The S&P 500's modest losses on Tuesday marked its worst day in eight sessions - indicating traders are unwilling to sell aggressively as a deal probably would trigger a rally. The benchmark S&P 500 once again closed below 1,400, a key psychological level that it had reclaimed last week as it rose nearly 4 percent.


The VIX <.vix> shot up 2.7 percent to 15.92 at the close. Between 2 p.m. and 3 p.m. in New York, the VIX was up 3.9 percent.


The Dow Jones industrial average <.dji> fell 89.24 points, or 0.69 percent, to 12,878.13 at the close. The S&P 500 <.spx> dropped 7.35 points, or 0.52 percent, to finish at 1,398.94. The Nasdaq Composite <.ixic> lost 8.99 points, or 0.30 percent, to end at 2,967.79.


Dealings in Washington obscured strong economic figures, including an increase in planned business spending and consumer confidence hitting its highest level in more than four years.


Strengthening the case for a sustained rebound in housing, single-family home prices rose for an eighth straight month in September. Shares of M/I Homes gained 2.1 percent to $22.36. KB Home added 1.1 percent to $14.61.
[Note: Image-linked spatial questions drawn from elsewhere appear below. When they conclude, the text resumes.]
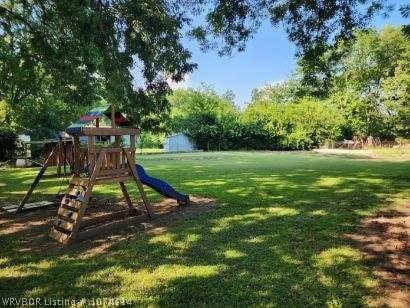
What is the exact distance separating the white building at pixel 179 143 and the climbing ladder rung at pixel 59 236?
37256 mm

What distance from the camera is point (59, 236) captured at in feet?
21.0

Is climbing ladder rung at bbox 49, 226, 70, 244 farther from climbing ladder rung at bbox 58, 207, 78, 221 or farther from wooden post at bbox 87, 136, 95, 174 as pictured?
wooden post at bbox 87, 136, 95, 174

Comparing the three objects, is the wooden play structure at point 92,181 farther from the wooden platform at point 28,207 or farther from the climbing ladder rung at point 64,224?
the wooden platform at point 28,207

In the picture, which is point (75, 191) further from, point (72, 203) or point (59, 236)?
point (59, 236)

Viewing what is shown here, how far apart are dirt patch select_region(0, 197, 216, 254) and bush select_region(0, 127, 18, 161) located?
19.4 meters

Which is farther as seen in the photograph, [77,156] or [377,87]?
[377,87]

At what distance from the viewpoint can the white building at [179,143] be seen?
144ft

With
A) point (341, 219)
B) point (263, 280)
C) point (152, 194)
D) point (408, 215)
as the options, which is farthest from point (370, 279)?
point (152, 194)

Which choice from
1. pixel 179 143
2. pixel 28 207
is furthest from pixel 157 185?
pixel 179 143

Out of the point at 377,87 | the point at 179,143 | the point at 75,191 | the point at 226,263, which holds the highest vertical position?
the point at 377,87

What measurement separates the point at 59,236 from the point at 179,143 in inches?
1491

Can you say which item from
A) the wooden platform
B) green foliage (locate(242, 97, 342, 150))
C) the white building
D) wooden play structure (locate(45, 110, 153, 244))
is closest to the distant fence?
green foliage (locate(242, 97, 342, 150))

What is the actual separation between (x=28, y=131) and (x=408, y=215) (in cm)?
2862

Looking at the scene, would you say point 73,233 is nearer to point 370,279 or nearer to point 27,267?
point 27,267
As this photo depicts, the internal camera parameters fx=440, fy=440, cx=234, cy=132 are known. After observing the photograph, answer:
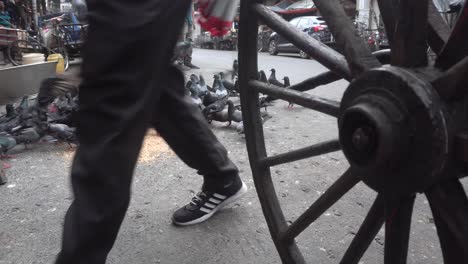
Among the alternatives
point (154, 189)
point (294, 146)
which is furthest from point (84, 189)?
point (294, 146)

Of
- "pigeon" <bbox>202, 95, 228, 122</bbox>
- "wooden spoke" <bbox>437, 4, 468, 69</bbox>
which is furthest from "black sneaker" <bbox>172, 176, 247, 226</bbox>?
"pigeon" <bbox>202, 95, 228, 122</bbox>

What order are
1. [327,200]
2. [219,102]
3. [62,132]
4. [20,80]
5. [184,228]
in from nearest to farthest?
[327,200] < [184,228] < [62,132] < [219,102] < [20,80]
"As long as you have interest rates as low as they are right now, housing is definitely back," said Brian Amidei, managing director at HighTower Advisors in Palm Desert, California.
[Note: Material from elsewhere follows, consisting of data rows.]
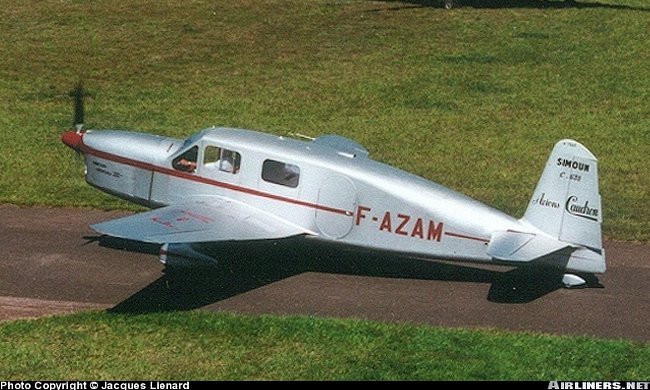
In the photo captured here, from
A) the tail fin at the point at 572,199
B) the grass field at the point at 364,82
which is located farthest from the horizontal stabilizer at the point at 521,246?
the grass field at the point at 364,82

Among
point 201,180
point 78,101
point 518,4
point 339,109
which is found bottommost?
point 78,101

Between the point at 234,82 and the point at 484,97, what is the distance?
7.20 metres

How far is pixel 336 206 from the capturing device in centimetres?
1902

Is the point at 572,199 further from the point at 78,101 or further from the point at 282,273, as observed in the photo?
the point at 78,101

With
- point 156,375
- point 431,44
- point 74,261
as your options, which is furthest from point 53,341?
point 431,44

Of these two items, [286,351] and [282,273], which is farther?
[282,273]

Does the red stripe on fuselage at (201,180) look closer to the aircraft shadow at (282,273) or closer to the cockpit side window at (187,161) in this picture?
the cockpit side window at (187,161)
In another good sign for consumer demand, Corning Inc shares rose 6.9 percent to $12.13 after the specialty glass maker said it expects full-year sales of its Gorilla glass, used in smartphones and tablets, to approach $1 billion.


Food maker Ralcorp Holdings shares jumped 26.4 percent to $88.80 after long-time suitor ConAgra Foods sealed a deal to buy it for $5 billion. ConAgra shares gained 4.7 percent to $29.63.


McMoRan Exploration Co shares tumbled 15.2 percent to $8.18 a day after the oil and gas driller gave a disappointing update on a key gas prospect in a Gulf of Mexico well.


About 5.9 billion shares changed hands on the New York Stock Exchange, the Nasdaq and NYSE MKT, below the daily average so far this year of about 6.5 billion shares.


On the NYSE, roughly five issues fell for every four that rose. On Nasdaq, six stocks fell for every five that rose.